WORK INSTRUCTIONS ▸ Rewrite the entries from the line containing "From the photograph" through the end of the records, with "viewer" renamed to "observer" and everything else unchanged. Omit the pictures from your answer.
── EXERCISE INPUTS
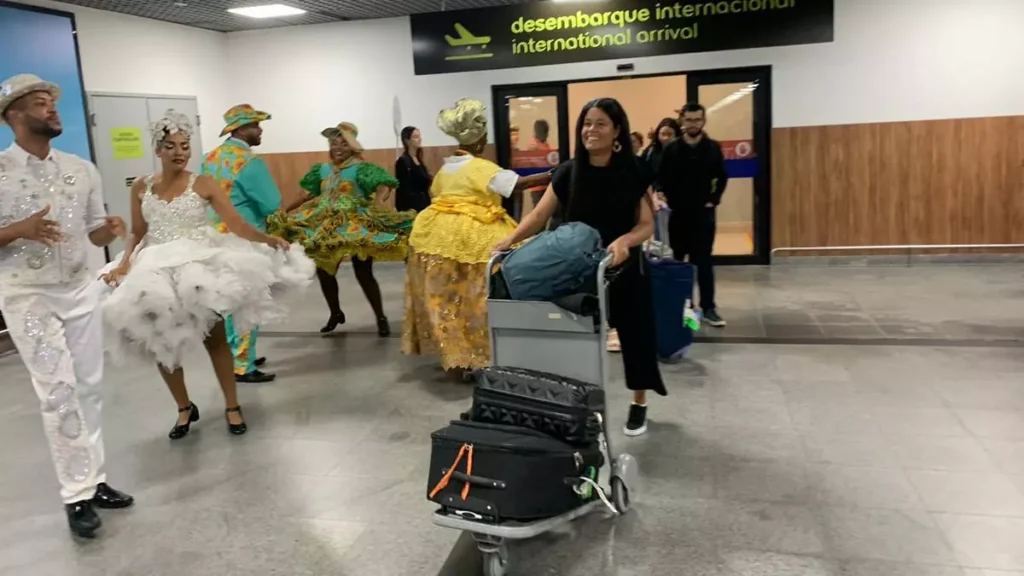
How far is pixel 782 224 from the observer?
816 cm

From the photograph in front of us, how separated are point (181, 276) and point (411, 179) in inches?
146

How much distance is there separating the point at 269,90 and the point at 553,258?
7.97 meters

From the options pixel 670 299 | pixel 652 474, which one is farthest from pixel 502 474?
pixel 670 299

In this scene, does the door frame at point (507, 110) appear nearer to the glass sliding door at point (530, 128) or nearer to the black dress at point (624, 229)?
the glass sliding door at point (530, 128)

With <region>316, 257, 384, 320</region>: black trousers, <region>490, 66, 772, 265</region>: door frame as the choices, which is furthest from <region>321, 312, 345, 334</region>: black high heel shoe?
<region>490, 66, 772, 265</region>: door frame

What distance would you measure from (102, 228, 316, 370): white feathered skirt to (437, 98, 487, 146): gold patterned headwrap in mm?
1256

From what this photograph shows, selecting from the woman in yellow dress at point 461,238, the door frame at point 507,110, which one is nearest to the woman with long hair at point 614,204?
the woman in yellow dress at point 461,238

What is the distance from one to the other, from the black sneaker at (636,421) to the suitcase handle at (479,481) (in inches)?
60.2

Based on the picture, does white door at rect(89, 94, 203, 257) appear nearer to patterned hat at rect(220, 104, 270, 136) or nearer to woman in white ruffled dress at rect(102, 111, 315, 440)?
patterned hat at rect(220, 104, 270, 136)

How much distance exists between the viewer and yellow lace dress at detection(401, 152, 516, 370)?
14.5 ft

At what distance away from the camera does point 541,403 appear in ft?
8.21

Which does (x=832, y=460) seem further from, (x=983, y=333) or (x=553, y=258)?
(x=983, y=333)

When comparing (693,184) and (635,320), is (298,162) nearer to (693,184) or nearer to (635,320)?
(693,184)

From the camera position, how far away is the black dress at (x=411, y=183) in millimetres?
7129
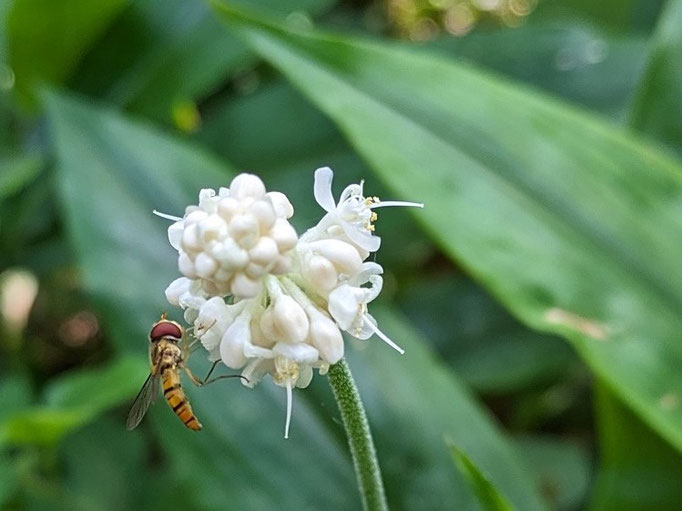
────
RESPONSE TO THIS EXERCISE ▸
From the photograph in front of us, how separated are point (181, 276) and point (411, 179) in inches?
146

How much distance is there separating the point at 269,90 and the point at 553,258?
7.97 meters

From the options pixel 670 299 | pixel 652 474, which one is farthest from pixel 502 474?
pixel 670 299

In this scene, does the door frame at point (507, 110) appear nearer to the glass sliding door at point (530, 128) or nearer to the black dress at point (624, 229)?
the glass sliding door at point (530, 128)

With <region>316, 257, 384, 320</region>: black trousers, <region>490, 66, 772, 265</region>: door frame as the choices, which is furthest from <region>321, 312, 345, 334</region>: black high heel shoe?
<region>490, 66, 772, 265</region>: door frame

What distance would you measure from (102, 228, 316, 370): white feathered skirt to (437, 98, 487, 146): gold patterned headwrap in mm?
1256

From what this photograph shows, selecting from the woman in yellow dress at point 461,238, the door frame at point 507,110, which one is nearest to the woman with long hair at point 614,204?
the woman in yellow dress at point 461,238

What is the distance from one to the other, from the black sneaker at (636,421) to the suitcase handle at (479,481) (in inches)?
60.2

Based on the picture, does white door at rect(89, 94, 203, 257) appear nearer to patterned hat at rect(220, 104, 270, 136) or nearer to woman in white ruffled dress at rect(102, 111, 315, 440)?
patterned hat at rect(220, 104, 270, 136)

How much distance exists between the observer and yellow lace dress at detection(401, 152, 516, 370)?
14.5 ft

At what distance away from the camera does point 541,403 appear in ft?
8.21

Which does (x=832, y=460) seem further from, (x=983, y=333) or (x=553, y=258)?
(x=983, y=333)

When comparing (693,184) and (635,320), is (298,162) nearer to (693,184) or nearer to (635,320)?
(693,184)

From the camera position, how far away is the black dress at (x=411, y=183) in millimetres?
7129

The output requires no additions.